Wahrscheinlich war im Volk bekannt, dass Esra an einer Revision der heiligen Schriften arbeitete. Einige wussten vielleicht auch, dass mit der Thora (= die fünf Mose-Bücher) der erste Teil schon abgeschlossen war. So wurde er aufgefordert aus der revidierten Fassung des Gesetzes Moses vorzulesen. Nun stellt sich die Frage, wer die 13 Männer waren, die neben Esra auf dem Holzgerüst standen.

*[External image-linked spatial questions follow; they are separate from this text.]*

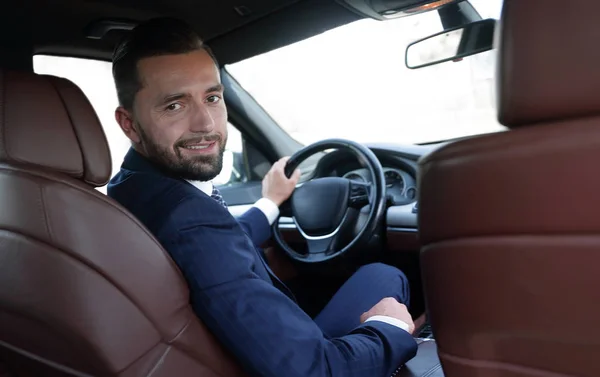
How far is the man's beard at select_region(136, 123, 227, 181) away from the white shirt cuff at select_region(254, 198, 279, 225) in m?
0.82

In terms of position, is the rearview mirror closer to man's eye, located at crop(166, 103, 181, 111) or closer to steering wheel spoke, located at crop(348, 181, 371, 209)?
steering wheel spoke, located at crop(348, 181, 371, 209)

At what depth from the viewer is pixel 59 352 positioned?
1.50 metres

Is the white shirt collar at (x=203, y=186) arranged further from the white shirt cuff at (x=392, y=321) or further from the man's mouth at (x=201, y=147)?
the white shirt cuff at (x=392, y=321)

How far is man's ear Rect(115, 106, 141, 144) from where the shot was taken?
188 cm

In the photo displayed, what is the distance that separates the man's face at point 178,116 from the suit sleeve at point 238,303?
231 millimetres

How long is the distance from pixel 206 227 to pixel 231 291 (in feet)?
A: 0.55

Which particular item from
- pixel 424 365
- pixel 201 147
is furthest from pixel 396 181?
pixel 201 147

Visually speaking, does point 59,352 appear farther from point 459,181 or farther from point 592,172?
point 592,172

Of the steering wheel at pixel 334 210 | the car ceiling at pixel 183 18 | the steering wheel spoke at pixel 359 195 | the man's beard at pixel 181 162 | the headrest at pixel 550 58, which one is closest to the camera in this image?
the headrest at pixel 550 58

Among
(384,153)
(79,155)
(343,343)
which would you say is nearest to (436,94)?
(384,153)

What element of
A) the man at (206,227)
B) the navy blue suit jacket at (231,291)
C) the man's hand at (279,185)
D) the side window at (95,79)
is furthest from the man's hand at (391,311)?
the side window at (95,79)

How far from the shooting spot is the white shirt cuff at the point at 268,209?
2662 millimetres

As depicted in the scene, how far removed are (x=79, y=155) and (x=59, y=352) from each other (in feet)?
1.50

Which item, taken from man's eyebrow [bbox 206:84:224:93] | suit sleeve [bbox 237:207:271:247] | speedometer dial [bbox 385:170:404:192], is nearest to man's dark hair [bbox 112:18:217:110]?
man's eyebrow [bbox 206:84:224:93]
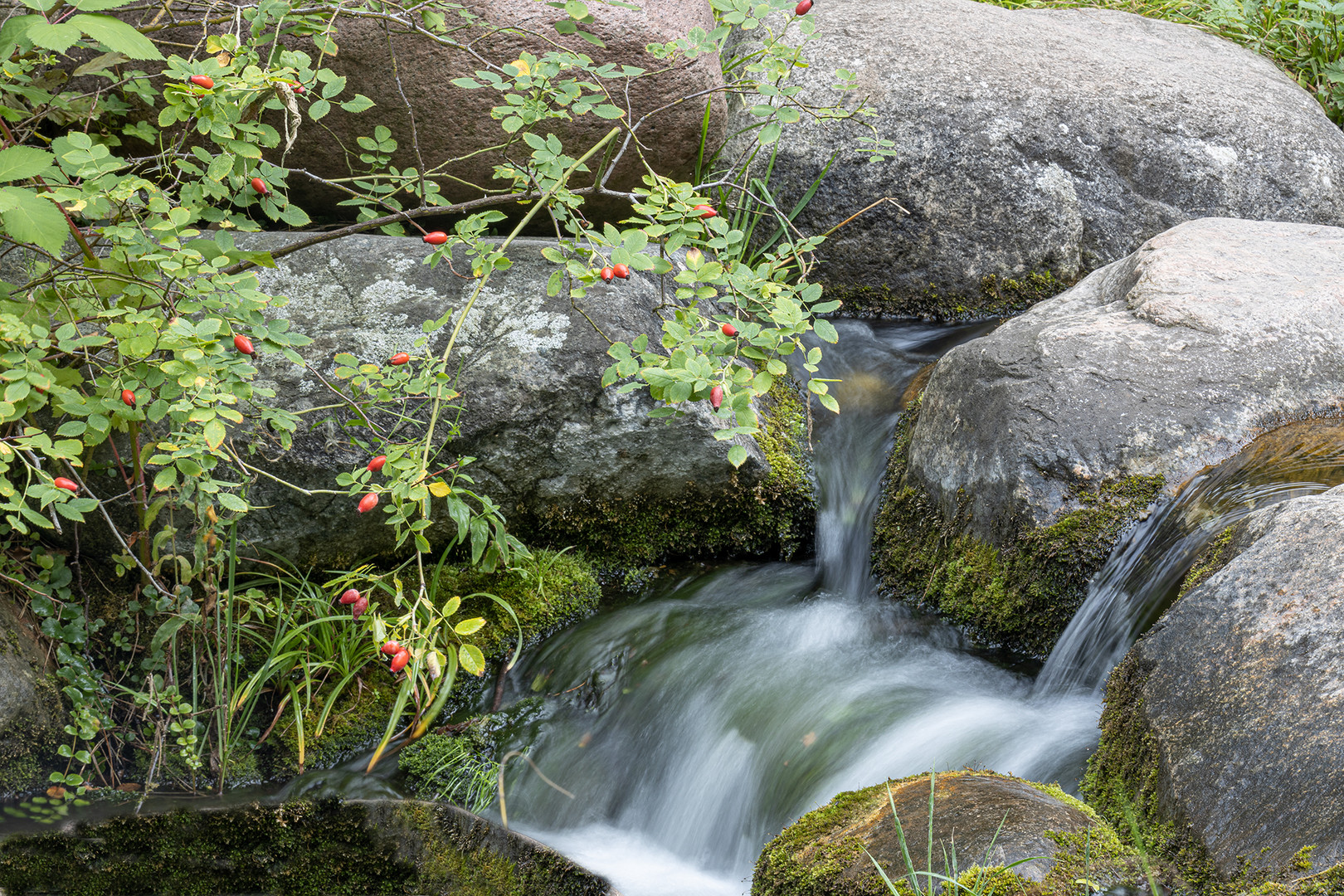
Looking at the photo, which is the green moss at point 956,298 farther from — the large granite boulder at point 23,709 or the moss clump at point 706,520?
the large granite boulder at point 23,709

Dazu stelle ich folgende These auf: „Die in Neh 8,4 namentlich genannten 13 Männer, die neben Esra auf dem Podium standen, waren seine Mitarbeiter bei der Durchführung der Textrevision, die mit ihm für das Ergebnis geradestanden und für ihre Arbeit geehrt wurden.“ Klar ist jedenfalls, dass ein solches Mammutwerk, wie es eine umfassende Revision des gesamten AT-Kanons mit den damaligen Möglichkeiten darstellt, nicht von einem Mann allein geleistet werden konnte.

Vom ersten Tageslicht bis zum Mittag wurde aus dem Gesetz vorgelesen. Anschließend erfolgte laut Neh 8,7 eine Erläuterung des Gesetzes durch weitere 13 namentlich genannte Männer:

7 Und Jeschua und Bani und Scherebja, Jamin, Akkub, Schabbetai, Hodija, Maaseja, Kelita, Asarja, Josabad, Hanan, Pelaja, die Leviten2, belehrten das Volk über das Gesetz. Dabei ⟨stand⟩ das Volk an seiner Stelle. 

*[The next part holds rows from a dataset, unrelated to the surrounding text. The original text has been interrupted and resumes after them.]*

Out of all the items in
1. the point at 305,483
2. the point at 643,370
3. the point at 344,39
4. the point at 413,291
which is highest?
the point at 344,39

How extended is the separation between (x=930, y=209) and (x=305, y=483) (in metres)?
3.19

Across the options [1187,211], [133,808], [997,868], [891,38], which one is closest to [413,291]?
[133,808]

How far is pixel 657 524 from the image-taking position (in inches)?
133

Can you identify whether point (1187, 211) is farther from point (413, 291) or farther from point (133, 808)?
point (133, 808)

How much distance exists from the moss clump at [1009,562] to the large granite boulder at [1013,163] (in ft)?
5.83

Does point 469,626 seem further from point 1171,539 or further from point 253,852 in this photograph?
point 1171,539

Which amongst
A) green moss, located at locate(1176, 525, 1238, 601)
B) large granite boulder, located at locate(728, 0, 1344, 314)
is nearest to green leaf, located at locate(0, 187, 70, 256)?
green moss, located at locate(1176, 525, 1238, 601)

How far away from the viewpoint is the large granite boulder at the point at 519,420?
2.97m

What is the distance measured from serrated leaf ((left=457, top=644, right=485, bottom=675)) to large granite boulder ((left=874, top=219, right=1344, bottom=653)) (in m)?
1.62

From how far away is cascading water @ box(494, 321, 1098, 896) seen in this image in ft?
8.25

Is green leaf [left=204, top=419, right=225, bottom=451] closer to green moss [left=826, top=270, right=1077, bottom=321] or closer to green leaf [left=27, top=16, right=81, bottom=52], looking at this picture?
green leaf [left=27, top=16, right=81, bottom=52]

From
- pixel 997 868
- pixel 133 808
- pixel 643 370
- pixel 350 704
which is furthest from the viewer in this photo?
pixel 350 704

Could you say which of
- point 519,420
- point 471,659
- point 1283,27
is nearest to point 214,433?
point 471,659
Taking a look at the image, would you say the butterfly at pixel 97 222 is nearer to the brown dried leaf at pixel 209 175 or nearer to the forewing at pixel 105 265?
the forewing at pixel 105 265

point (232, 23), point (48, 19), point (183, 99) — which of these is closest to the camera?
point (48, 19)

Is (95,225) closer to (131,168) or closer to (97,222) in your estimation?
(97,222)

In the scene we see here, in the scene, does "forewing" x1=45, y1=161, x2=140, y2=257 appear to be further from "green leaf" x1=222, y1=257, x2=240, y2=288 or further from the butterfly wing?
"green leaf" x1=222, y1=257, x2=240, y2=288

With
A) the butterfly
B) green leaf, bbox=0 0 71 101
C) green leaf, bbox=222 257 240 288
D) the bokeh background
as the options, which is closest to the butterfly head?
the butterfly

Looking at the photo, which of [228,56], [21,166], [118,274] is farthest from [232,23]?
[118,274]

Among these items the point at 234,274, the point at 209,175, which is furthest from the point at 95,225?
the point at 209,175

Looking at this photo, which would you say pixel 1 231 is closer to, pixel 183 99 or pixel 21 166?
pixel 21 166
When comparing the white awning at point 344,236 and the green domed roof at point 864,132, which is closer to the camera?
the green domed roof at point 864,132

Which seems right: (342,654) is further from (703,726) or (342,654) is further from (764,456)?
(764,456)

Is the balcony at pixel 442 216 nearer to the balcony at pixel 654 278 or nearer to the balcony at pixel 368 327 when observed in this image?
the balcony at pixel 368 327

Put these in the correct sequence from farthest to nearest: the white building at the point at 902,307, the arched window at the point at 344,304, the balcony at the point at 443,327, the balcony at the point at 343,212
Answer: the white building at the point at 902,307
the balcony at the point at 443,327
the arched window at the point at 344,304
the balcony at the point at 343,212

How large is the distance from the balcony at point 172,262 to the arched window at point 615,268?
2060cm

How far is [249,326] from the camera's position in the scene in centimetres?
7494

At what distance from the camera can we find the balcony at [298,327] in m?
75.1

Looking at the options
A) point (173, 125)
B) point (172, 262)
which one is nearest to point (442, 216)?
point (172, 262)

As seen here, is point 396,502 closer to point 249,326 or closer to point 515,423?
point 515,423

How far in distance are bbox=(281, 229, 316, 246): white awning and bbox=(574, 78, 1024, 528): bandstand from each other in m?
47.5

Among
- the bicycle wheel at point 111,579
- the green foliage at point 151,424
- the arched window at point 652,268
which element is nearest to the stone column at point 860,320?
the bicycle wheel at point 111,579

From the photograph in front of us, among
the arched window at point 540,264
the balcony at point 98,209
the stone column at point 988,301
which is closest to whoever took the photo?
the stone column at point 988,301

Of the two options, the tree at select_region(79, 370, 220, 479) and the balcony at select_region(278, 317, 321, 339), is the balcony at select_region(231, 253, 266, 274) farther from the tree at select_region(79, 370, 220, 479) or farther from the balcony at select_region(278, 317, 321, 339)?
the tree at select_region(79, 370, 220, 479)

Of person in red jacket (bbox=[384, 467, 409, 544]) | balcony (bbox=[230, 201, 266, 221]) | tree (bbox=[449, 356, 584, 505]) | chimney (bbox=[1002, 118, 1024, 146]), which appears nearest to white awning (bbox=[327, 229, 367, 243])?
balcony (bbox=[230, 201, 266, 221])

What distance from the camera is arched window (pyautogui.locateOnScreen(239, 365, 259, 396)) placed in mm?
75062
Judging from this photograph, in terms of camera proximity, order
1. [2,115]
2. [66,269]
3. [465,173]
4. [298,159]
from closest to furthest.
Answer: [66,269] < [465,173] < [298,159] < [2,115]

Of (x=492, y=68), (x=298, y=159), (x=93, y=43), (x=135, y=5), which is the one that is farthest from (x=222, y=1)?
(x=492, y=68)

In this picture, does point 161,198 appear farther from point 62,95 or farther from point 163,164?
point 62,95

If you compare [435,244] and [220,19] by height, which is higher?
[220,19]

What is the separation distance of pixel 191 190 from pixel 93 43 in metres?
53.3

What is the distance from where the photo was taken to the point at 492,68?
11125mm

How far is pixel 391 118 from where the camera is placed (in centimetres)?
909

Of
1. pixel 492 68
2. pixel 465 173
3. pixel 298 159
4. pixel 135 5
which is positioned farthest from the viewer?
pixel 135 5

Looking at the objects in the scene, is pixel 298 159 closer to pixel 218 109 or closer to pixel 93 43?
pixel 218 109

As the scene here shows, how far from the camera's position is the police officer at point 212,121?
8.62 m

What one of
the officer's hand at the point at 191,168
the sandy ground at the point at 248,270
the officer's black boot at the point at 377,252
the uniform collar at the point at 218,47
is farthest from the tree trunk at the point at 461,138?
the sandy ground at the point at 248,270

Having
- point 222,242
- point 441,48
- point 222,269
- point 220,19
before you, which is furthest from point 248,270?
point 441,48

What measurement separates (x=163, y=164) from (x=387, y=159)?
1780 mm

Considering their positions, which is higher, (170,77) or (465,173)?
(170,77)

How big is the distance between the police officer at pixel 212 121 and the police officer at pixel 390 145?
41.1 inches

2 so mit mehreren LXX-Handschr. und Vulg.; Mas. T.: und die Leviten

Auch bei dieser Belehrung blieb das Volk an seinem Platz. Anders als z.B. bei dem Einweihungsfest für die Stadtmauer, wo Priester mit Trompeten und Sänger ausdrücklich erwähnt werden, war das Volk bei dieser Versammlung ausschließlich auf das vorgelesene und erläuterte Gesetz fokussiert. Mit den auf dem Podium stehenden Männern waren weder die separat genannten Gesetzeslehrer noch die in Neh 12,27-43 namentlich erwähnten Sänger oder Musiker gemeint.1 Wenn es sich hier tatsächlich um die erste öffentliche Präsentation der gerade fertiggestellten revidierten Texte der Thora handelte, die das Volk offensichtlich verstand, wäre es naheliegend, anzunehmen, dass neben Esra auch die weiteren Mitglieder seines Revisoren-Teams mit ihm vor die Menge traten – auch wenn wir das heute natürlich nicht mehr sicher wissen können.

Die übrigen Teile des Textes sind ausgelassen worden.